> _Parts of the exercise_
1. Translate this sentence from the court opinion into Spanish: "A door has never been installed in front of the basement stairway, and, therefore, the stairway remains open."
2. Carry on the court opinion from its last sentence, keeping its style and voice.

> _Quoted passage_
◇ ◇ ◇
Alcorn v. Stepzinski, 3-88-0717

CourtUnited States Appellate Court of Illinois
Citation185 Ill.App.3d 1,540 N.E.2d 823,132 Ill.Dec. 901
Decision Date08 June 1989
Docket NumberNo. 3-88-0717,3-88-0717
Parties, 132 Ill.Dec. 901 Marilee L. and Robert M. ALCORN, Plaintiffs-Appellants, v. Josephine L. STEPZINSKI, Defendant-Appellee.

Page 823

540 N.E.2d 823
185 Ill.App.3d 1, 132 Ill.Dec. 901
Marilee L. and Robert M. ALCORN, Plaintiffs-Appellants,
Josephine L. STEPZINSKI, Defendant-Appellee.
No. 3-88-0717.
Appellate Court of Illinois,
Third District.
June 8, 1989.

[185 Ill.App.3d 2] Robert C. Strodel and Lindsay W. Wright, Stodel, Kingery & Durree, Assoc., Peoria, for Marilee L. and Robert M. Alcorn.

Robert D. Jackson, John A. Kendrick, Westervelt, Johnson, Nicoll & Keller, Peoria, for Josephine L. Stepzinski.

Justice McLAREN delivered the opinion of the court:

Plaintiffs appeal from a grant of summary judgment entered in favor of defendant. Plaintiffs contend that there were 18 material issues of fact which precluded summary judgment. We disagree and affirm.

On February 7, 1987, defendant was washing her car in her driveway, and plaintiff, Marilee Alcorn, walked by. They began discussing some silk flowers which plaintiff was to arrange for defendant in a brass planter. Defendant asked plaintiff, "Would you like to look at this container?" and plaintiff replied, "[L]et me see it." Defendant then proceeded through the garage doorway into the kitchen. She went out onto the porch, got the planter, closed the porch door, and returned to the kitchen doorway with the planter in hand. At that point, she saw plaintiff enter through the garage doorway. Defendant did not know plaintiff had followed her into the house and was surprised to see plaintiff entering the hallway [185 Ill.App.3d 3] through the doorway.

The descriptive characteristics of the hallway connecting the garage and kitchen have been clearly elaborated. Photographs

Page 824

[132 Ill.Dec. 902] of the hallway have been submitted as exhibits. The entrance into the hallway from the garage contains one, separate step and the floor of the hallway. The stairway to the basement is immediately adjacent to the door to the garage and along the left wall of the hallway as a person enters the premises from the garage. A door has never been installed in front of the basement stairway, and, therefore, the stairway remains open. The floor of the hallway is covered by a light-colored, no-wax Congoleum linoleum. The area of the hallway floor directly in front of the stairs has dimensions of 3 feet 2 inches (38 inches) in width and 4 feet 5 inches (53 inches) in length. This area does not constitute a separate landing for the basement stairs. The surface of the hallway floor is on a single, integrated plane proceeding to the kitchen.
◇ ◇ ◇
> _Dataset section_

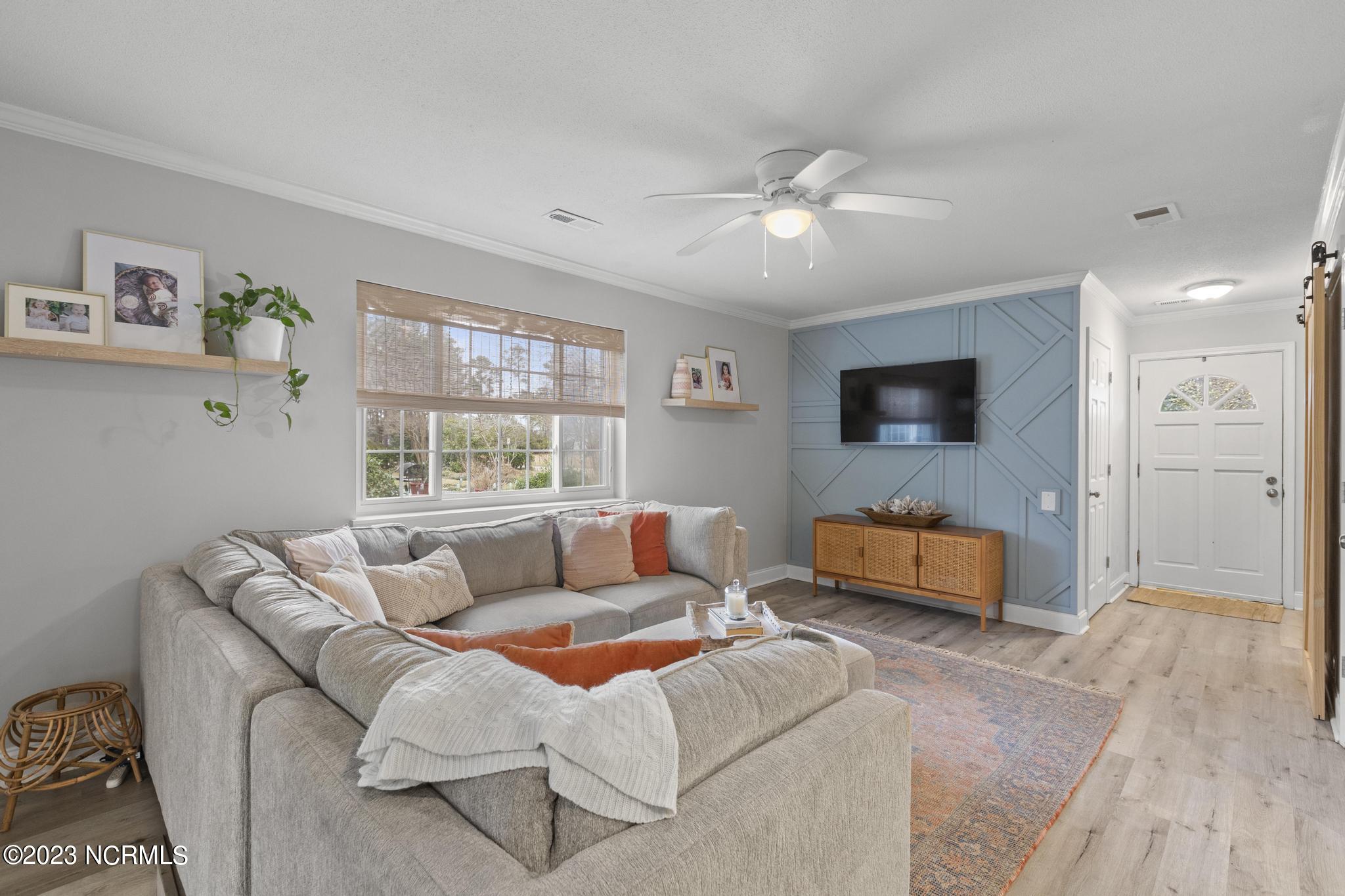 309 E Bedford Road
◇ ◇ ◇
> _List of answers_
1. Nunca se ha instalado una puerta delante de la escalera del sótano y, por lo tanto, la escalera sigue abierta.

2.
Defendant testified that plaintiff entered the hallway, placed her right foot on or near the throw rug, and positioned her left foot approximately two inches over the edge of the top step of the stairway. The left foot was placed upon a metal strip on the top step of the stairway. Thereafter, plaintiff lost her balance and fell down the basement stairway immediately to her left, suffering injuries. The rug did not slip or move preceding the fall. Defendant did not give any warnings about the basement stairway to plaintiff as plaintiff entered through the garage door.

The lighting conditions in the hallway permitted an individual to become aware of the presence of the stairway. Immediately opposite the stairway, a door with a glass window had been installed which permits entrance into a glass enclosed porch. The light from the porch shines into the basement stairway. Josephine Stepzinski related that the hallway was well lit at the time of the occurrence. Mary Osborne, a neighbor, entered the hallway and proceeded to the basement shortly after the occurrence. Mary Osborne testified that the visibility in the area was "all right" and "bright enough to see."

Defendant filed a motion for summary judgment. The affidavit of defendant and the depositions of the plaintiffs, defendant, and Mary Osborne were annexed as exhibits. The court granted summary judgment finding "[t]hat the undisputed facts show Defendant had no duty to warn and no duty to enclose the stairway; and they do not support negligent distraction of Plaintiff, MARILEE ALCORN, by Defendant."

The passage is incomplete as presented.